Source —
──────

I am using BCELoss() and this is where the problems begin. The loss increases for each epoch. It begins from about 0.4 and then increases steadily with about 1.0 for each epoch. My training function looks like:

def train(network, img, target):
    criterion = nn.BCELoss()
    #optimizer = ts.optim.SGD(network.parameters(),lr=0.01)
    optimizer = ts.optim.Adam(network.parameters())
    running_loss = 0
    epoch_loss = 0
    for epoch in range(100):
        print("Epoch {} out of {}".format(epoch+1,10))
        for i, im in enumerate(img):
            # status
            if (i % 50) == 0:
                print("Image {} out of {}".format(i,img.shape[0]))
            # get input
            image, truth = im.view(1,1,256,256), target[i].view(1,2,256,256)
            # variable wrap
            image, truth = ts.autograd.Variable(image), ts.autograd.Variable(truth)
            # forwardpass, backprop, optimization step
            prediction = network(image)
            #prediction = prediction.view(-1)
            #prediction = F.softmax(prediction,dim=0)
            # zero gradients
            #truth = truth.view(-1)
            loss = criterion(prediction, truth)
            running_loss += loss.item()
        epoch_loss = running_loss / (i+1)
        print('Loss for epoch {} was {}'.format(epoch+1,epoch_loss))
    return network

As I am very new to deep learning I am really in doubt where I go wrong and how I can fix it. My idea was: Input an original image, then output a single feature map 256x256x1 and compute the binary cross entropy loss with the mask corresponding to the input image also with dimension 256x256x1, but this idea appears to be wrong.

In the U-Net article, they output two feature maps where one is for background and one is for object, I think, so my preprocessing might be misguided.

I really hope someone can point me to where I go wrong: Is it the image-mask preprocessing? Is it the code? Have I misunderstood the loss computation?

I would really appreciate any inputs.

──────

Dataset records
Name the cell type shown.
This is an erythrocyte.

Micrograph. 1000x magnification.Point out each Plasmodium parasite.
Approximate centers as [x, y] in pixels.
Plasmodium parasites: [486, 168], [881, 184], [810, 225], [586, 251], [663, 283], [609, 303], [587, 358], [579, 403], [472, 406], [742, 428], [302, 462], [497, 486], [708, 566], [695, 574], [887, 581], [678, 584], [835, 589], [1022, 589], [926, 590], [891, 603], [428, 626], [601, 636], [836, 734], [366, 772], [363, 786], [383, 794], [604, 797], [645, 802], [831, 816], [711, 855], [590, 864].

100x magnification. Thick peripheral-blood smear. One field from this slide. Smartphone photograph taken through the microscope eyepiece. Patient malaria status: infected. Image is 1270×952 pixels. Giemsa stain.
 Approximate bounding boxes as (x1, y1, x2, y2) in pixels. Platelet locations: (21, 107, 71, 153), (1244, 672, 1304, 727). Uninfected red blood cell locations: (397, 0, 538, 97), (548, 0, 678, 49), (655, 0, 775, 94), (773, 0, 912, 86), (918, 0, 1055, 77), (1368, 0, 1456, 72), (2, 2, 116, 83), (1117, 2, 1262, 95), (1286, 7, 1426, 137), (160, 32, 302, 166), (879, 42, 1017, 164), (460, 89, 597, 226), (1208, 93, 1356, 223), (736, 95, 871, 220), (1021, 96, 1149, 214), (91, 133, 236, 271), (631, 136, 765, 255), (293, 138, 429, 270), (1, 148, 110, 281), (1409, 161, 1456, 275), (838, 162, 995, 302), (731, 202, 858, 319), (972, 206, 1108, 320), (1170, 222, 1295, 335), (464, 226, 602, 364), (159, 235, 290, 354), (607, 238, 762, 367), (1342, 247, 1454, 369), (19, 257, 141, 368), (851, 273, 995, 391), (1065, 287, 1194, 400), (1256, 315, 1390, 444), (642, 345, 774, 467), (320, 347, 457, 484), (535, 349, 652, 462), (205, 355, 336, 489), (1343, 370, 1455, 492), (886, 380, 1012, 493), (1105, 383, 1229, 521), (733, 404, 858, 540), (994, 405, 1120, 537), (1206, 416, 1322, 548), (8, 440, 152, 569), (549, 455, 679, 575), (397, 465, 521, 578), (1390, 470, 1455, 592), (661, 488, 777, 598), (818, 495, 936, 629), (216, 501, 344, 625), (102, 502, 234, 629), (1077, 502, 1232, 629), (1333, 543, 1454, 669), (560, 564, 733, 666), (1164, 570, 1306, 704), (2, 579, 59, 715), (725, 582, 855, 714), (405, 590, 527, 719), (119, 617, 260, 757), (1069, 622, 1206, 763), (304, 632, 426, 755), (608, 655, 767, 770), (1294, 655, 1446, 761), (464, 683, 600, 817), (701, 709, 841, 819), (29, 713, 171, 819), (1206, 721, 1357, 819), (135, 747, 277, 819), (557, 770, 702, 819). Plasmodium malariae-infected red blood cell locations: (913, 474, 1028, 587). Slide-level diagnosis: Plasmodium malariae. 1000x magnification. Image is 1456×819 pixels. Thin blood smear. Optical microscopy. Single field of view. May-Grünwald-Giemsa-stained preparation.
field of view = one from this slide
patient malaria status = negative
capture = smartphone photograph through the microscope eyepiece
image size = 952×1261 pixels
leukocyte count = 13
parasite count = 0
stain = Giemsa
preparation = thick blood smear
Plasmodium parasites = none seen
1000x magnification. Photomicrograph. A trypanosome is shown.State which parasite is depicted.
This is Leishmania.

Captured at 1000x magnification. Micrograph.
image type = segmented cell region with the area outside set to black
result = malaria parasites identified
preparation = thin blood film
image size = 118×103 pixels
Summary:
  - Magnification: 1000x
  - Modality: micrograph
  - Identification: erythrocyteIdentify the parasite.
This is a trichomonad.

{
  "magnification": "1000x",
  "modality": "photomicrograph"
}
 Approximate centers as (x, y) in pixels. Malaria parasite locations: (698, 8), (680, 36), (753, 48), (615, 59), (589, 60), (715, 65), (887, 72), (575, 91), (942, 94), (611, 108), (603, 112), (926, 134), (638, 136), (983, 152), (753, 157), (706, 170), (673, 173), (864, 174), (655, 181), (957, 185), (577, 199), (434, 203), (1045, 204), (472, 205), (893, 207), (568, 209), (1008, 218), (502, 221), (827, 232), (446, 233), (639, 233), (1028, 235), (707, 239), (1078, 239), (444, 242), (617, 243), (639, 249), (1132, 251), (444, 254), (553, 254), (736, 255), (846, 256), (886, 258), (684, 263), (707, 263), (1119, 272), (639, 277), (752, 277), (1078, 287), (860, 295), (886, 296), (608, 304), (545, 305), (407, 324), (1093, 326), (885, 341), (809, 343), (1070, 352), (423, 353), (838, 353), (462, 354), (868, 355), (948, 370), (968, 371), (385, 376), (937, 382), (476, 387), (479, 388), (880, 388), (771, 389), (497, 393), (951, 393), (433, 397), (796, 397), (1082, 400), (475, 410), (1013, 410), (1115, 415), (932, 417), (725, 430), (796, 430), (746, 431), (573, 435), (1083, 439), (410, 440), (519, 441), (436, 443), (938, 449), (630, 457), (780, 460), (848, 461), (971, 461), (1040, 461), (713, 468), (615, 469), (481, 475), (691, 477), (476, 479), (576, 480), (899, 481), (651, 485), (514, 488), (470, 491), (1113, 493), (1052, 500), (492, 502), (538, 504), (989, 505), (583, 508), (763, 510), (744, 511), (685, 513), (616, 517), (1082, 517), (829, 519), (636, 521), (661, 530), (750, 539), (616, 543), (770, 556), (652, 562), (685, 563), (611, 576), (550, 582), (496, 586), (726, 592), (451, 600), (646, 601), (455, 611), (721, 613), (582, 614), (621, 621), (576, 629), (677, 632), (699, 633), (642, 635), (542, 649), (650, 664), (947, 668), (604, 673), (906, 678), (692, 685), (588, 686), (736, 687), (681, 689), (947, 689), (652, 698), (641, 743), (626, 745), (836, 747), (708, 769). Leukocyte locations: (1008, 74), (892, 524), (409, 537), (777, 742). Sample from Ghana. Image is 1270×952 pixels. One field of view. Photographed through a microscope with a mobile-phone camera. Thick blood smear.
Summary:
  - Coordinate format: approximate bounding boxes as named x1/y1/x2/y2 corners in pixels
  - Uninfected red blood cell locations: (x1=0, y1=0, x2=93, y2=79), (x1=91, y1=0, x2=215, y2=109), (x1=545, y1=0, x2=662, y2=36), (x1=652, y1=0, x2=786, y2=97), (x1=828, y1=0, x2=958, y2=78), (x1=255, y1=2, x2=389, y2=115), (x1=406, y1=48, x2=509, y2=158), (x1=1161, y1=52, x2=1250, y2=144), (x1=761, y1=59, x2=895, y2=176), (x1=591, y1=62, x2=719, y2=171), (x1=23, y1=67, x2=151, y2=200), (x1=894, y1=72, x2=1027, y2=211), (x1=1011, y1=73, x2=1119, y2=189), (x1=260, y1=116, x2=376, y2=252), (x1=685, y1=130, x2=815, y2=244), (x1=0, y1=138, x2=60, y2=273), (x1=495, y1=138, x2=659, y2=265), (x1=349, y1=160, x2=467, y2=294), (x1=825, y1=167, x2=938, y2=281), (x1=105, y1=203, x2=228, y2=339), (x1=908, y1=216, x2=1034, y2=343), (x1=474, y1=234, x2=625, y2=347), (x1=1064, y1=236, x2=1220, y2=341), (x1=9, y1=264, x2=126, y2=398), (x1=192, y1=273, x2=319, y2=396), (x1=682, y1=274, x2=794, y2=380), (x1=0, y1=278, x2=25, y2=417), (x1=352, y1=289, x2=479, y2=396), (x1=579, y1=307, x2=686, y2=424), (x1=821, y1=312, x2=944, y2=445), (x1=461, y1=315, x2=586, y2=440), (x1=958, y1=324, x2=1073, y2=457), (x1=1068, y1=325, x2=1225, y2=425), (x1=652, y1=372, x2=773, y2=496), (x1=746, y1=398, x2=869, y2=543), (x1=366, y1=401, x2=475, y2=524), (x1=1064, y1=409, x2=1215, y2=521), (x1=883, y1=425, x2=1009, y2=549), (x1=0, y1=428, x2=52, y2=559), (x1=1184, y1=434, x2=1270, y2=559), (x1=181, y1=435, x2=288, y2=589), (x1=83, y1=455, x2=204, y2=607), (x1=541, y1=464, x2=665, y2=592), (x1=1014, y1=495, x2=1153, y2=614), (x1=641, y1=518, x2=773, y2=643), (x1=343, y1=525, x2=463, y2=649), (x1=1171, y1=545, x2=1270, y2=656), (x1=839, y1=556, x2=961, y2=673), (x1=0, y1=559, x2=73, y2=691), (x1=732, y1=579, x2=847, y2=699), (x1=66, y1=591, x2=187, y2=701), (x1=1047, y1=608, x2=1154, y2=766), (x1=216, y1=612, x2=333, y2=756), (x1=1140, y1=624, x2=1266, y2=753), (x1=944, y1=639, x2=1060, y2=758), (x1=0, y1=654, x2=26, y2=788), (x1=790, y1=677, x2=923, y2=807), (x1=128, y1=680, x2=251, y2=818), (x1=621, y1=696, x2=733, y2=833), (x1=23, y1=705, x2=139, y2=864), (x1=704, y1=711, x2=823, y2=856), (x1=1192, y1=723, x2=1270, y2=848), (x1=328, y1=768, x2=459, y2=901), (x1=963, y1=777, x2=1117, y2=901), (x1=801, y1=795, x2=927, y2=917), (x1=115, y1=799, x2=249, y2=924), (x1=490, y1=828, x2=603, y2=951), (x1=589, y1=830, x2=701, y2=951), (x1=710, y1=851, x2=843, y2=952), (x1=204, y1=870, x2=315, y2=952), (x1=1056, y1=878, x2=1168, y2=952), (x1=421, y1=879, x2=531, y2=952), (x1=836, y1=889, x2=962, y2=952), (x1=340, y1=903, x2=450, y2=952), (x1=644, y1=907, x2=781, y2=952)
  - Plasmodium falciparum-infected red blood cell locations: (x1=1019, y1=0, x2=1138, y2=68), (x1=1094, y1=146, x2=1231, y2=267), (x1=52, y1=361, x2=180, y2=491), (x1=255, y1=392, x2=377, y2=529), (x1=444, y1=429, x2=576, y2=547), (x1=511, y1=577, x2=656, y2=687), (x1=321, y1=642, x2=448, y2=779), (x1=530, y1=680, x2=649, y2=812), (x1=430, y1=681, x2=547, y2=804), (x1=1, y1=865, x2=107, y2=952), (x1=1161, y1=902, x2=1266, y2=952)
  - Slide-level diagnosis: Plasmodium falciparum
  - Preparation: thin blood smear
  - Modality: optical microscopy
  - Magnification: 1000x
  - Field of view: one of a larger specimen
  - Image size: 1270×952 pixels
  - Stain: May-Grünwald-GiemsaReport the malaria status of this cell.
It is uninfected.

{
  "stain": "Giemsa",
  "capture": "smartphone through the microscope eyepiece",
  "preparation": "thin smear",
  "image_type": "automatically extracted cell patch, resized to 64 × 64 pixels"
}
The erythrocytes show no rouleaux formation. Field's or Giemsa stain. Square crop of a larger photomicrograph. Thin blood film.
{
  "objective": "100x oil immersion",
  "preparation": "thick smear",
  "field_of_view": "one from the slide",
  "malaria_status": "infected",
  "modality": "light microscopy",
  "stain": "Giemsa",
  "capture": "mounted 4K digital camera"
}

──────

Actions to take —
(a) According to the post about the loss problem, why does the writer suspect the image-mask preprocessing may be misguided? Answer in one to three sentences.
(b) Answer these questions about the post about the loss problem:
(i) Which optimizer is active in the training function, rather than commented out?
(ii) At roughly what value does the loss begin?
(iii) What dimensions did the writer plan for the output feature map?

Task-by-task solutions —
(a) The writer notes that the U-Net article outputs two feature maps, one for the background and one for the object. Their own setup outputs a single 256x256x1 feature map to compare with the mask, so they suspect the preprocessing does not match that approach.

(b)
(i) Adam (ts.optim.Adam).
(ii) About 0.4.
(iii) 256x256x1.